### Data shown
::::::

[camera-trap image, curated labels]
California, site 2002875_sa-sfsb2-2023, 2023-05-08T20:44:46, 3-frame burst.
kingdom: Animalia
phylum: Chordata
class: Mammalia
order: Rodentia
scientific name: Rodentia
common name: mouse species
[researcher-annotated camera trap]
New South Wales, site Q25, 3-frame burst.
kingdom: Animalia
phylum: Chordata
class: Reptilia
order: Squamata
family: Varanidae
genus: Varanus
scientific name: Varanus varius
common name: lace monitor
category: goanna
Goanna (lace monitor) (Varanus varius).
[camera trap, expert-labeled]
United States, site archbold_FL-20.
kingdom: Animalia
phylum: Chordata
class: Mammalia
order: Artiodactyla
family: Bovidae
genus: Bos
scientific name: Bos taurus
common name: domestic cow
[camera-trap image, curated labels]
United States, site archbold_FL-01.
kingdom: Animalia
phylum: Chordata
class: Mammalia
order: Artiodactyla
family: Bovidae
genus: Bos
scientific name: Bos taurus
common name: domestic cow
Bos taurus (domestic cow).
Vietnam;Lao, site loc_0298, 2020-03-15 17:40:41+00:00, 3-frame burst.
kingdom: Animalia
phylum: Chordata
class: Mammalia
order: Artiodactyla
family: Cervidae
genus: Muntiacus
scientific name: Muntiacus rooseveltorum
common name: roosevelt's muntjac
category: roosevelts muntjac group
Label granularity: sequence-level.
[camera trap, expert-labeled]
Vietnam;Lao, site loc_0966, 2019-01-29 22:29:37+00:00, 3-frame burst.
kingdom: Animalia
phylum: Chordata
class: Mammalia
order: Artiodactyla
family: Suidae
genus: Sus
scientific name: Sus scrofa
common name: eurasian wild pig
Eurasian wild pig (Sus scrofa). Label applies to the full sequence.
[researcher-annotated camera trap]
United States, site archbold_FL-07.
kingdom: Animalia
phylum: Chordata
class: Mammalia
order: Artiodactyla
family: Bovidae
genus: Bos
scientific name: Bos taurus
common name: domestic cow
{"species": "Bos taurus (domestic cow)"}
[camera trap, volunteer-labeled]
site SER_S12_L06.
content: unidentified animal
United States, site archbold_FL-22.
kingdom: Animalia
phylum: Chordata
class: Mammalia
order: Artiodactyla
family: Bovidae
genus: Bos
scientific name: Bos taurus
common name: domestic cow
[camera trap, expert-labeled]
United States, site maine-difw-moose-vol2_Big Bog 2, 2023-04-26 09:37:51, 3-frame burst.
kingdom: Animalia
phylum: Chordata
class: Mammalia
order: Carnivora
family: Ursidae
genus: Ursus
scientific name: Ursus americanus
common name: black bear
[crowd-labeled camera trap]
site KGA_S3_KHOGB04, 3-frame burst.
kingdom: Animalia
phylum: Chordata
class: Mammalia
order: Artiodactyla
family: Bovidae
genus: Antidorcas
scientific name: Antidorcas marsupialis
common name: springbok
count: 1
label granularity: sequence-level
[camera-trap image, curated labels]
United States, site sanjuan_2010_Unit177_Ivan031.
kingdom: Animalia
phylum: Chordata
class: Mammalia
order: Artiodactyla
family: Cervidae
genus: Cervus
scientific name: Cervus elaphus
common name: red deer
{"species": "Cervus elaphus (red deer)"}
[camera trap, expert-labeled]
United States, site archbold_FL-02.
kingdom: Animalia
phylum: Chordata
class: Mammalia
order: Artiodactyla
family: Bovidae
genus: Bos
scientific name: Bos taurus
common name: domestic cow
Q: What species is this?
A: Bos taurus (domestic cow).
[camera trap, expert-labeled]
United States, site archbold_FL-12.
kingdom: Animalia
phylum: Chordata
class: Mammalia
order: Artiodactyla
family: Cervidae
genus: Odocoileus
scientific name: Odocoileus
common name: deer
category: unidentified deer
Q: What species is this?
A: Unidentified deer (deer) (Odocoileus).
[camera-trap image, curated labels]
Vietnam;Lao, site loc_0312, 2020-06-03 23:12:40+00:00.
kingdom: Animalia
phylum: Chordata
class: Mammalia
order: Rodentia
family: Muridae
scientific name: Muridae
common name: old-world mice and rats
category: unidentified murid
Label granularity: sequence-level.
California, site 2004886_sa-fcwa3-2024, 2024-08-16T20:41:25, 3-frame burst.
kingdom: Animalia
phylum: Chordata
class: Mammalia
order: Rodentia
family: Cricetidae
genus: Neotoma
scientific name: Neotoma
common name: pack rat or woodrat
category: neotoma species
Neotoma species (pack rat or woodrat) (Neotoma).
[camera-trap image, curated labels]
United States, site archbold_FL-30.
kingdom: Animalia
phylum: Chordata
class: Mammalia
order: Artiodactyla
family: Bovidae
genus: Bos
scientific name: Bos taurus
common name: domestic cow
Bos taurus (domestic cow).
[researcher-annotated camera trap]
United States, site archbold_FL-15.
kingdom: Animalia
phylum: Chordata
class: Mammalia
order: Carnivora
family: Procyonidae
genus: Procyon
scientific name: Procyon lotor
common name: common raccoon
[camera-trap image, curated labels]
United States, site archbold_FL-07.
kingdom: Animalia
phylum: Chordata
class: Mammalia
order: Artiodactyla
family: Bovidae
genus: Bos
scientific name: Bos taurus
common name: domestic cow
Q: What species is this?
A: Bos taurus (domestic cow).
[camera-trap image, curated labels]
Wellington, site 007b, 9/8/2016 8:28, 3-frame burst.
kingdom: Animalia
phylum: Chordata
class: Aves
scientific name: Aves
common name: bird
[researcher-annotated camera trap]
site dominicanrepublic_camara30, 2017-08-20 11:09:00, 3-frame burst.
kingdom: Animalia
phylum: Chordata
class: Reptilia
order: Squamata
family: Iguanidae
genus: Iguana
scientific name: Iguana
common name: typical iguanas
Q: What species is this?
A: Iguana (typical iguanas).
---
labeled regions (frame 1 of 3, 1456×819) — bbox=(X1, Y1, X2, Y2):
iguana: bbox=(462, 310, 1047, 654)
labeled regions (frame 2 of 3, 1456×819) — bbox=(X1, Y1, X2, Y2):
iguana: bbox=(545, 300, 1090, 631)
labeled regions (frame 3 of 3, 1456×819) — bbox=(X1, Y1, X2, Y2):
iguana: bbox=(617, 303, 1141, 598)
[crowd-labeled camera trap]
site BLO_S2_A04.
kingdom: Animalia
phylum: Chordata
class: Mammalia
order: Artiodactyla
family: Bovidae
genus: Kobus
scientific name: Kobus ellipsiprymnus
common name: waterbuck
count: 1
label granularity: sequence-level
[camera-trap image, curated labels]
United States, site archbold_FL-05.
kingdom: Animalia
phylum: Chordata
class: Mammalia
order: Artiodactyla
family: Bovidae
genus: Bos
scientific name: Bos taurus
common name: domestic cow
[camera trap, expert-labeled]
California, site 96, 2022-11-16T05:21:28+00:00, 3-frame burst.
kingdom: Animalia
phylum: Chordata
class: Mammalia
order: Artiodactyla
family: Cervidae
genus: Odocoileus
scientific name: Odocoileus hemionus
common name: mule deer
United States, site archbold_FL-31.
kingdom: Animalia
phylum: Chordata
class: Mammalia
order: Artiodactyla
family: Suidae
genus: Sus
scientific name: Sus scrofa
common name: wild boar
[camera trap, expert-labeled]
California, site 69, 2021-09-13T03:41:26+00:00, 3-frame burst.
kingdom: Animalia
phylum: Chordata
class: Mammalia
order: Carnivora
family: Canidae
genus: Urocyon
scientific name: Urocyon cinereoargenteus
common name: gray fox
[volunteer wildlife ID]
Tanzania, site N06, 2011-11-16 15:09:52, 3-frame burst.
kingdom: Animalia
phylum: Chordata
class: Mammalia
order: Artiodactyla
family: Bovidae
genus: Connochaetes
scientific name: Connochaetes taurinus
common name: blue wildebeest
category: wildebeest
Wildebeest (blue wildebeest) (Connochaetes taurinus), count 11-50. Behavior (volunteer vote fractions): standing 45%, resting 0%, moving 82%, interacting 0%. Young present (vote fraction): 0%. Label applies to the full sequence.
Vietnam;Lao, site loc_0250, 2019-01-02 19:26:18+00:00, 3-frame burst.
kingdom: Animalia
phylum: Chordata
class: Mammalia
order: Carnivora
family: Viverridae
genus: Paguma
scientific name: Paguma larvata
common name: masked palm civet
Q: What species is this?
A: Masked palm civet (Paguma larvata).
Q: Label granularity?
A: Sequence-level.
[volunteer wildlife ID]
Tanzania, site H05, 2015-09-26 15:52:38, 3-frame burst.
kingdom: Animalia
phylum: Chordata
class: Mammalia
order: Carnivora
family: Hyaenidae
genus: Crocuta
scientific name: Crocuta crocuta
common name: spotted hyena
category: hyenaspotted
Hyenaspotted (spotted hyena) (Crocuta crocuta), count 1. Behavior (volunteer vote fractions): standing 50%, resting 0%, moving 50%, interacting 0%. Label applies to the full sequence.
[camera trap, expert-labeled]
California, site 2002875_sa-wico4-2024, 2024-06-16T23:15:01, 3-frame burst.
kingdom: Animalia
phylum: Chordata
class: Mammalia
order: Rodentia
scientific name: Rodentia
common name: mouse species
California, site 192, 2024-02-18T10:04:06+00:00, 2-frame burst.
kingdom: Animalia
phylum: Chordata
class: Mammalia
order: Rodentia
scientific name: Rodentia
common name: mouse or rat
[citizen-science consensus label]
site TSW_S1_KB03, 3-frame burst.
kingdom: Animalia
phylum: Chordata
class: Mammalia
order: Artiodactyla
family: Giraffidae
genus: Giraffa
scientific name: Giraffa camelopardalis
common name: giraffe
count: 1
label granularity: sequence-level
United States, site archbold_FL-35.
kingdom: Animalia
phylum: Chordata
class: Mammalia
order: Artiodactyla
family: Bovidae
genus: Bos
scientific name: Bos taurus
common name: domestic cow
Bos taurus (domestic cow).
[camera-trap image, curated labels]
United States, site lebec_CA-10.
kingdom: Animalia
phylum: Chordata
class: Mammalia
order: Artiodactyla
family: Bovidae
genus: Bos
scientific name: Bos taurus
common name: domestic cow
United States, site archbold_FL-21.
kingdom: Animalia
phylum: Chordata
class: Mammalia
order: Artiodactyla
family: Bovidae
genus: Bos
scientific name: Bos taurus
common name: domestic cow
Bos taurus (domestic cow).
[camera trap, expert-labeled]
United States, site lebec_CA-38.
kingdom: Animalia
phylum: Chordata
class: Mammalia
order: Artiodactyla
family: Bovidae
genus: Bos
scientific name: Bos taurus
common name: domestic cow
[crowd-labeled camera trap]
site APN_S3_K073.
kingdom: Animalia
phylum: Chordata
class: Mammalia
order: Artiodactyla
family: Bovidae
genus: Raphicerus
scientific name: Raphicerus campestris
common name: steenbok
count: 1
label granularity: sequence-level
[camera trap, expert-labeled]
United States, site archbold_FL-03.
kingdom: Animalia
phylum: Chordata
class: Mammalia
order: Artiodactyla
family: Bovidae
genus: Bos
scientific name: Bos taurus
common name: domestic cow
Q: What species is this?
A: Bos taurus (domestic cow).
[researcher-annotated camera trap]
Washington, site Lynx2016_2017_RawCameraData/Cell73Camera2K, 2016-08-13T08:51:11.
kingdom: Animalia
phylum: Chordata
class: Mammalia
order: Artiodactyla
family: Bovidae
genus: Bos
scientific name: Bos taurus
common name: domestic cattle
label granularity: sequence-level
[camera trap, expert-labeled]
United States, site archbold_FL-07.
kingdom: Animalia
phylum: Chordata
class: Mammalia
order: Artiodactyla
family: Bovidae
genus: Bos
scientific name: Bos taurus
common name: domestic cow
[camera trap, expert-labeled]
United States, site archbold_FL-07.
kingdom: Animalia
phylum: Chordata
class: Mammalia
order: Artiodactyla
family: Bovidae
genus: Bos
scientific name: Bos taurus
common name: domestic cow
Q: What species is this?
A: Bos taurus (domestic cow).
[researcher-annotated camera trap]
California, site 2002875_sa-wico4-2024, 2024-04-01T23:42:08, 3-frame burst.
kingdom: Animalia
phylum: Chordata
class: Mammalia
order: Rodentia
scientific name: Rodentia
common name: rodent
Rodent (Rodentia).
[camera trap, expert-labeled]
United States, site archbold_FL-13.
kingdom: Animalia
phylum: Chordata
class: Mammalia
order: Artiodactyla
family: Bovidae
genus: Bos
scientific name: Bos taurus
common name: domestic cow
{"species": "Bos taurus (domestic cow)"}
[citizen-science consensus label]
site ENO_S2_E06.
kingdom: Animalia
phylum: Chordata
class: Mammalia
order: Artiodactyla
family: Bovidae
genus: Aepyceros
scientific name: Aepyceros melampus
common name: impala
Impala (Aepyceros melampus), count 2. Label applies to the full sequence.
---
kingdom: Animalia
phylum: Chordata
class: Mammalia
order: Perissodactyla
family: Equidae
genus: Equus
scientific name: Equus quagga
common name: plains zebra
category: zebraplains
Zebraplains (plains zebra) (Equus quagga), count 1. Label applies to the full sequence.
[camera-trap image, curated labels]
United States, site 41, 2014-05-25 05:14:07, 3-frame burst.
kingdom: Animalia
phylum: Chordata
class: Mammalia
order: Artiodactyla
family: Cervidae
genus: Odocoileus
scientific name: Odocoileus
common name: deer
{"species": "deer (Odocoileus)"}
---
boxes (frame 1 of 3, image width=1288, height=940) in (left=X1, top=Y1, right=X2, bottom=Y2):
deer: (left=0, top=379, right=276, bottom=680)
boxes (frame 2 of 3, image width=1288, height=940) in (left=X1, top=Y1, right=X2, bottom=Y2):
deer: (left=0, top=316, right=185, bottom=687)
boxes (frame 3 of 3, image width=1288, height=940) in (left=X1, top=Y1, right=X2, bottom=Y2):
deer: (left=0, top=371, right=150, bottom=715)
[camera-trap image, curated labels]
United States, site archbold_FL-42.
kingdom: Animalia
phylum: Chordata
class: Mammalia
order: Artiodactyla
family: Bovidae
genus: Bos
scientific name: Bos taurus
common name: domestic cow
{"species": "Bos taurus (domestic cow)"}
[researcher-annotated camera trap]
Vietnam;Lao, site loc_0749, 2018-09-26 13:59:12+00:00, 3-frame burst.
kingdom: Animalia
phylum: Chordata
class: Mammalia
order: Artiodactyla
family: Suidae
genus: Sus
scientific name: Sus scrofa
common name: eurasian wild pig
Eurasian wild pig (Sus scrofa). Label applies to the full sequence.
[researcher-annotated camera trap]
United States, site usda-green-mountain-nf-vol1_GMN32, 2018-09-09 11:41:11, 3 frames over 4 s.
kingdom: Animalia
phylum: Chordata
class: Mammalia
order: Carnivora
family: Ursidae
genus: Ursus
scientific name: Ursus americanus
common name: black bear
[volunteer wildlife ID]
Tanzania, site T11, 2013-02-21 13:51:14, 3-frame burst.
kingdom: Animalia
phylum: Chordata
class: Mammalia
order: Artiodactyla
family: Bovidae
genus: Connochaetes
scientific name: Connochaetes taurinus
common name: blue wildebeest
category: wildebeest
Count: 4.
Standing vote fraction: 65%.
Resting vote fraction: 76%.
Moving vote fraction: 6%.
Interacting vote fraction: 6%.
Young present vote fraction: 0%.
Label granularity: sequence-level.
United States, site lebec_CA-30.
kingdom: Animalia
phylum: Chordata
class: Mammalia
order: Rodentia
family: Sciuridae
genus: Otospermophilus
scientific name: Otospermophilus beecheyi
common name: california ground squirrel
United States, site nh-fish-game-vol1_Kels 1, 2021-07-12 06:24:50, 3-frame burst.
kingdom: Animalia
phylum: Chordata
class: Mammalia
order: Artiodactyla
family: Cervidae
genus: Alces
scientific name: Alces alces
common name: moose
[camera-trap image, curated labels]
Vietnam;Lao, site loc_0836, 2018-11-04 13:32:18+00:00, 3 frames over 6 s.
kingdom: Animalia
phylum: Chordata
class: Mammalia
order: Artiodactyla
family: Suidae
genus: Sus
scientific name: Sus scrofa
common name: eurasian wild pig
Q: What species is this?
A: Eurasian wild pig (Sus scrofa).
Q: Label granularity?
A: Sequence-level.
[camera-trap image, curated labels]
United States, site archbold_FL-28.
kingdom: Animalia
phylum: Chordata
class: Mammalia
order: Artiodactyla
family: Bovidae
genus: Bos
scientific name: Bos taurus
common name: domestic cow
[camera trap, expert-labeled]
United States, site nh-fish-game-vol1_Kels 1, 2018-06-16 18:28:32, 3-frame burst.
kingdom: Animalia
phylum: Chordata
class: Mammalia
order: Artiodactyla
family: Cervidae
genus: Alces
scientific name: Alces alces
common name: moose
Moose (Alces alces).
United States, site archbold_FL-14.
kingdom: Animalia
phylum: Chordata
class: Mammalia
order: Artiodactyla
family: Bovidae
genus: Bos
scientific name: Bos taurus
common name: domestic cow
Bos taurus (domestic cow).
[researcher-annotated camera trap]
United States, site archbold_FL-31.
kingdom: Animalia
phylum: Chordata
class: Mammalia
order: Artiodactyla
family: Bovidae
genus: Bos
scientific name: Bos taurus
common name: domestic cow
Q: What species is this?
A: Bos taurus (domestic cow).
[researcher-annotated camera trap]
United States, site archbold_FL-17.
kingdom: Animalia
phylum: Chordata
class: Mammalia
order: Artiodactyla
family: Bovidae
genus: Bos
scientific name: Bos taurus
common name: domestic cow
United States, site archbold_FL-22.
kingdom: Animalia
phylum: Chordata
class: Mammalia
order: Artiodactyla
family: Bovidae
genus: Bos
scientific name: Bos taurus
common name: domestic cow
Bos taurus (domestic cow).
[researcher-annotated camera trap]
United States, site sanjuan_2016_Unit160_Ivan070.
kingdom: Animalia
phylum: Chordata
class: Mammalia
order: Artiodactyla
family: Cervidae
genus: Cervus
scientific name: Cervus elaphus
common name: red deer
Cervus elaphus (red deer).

::::::

### Your goal
Show the lines above that have the word "Vietnam".

### Solution to the exercise
Vietnam;Lao, site loc_0298, 2020-03-15 17:40:41+00:00, 3-frame burst.
Vietnam;Lao, site loc_0966, 2019-01-29 22:29:37+00:00, 3-frame burst.
Vietnam;Lao, site loc_0312, 2020-06-03 23:12:40+00:00.
Vietnam;Lao, site loc_0250, 2019-01-02 19:26:18+00:00, 3-frame burst.
Vietnam;Lao, site loc_0749, 2018-09-26 13:59:12+00:00, 3-frame burst.
Vietnam;Lao, site loc_0836, 2018-11-04 13:32:18+00:00, 3 frames over 6 s.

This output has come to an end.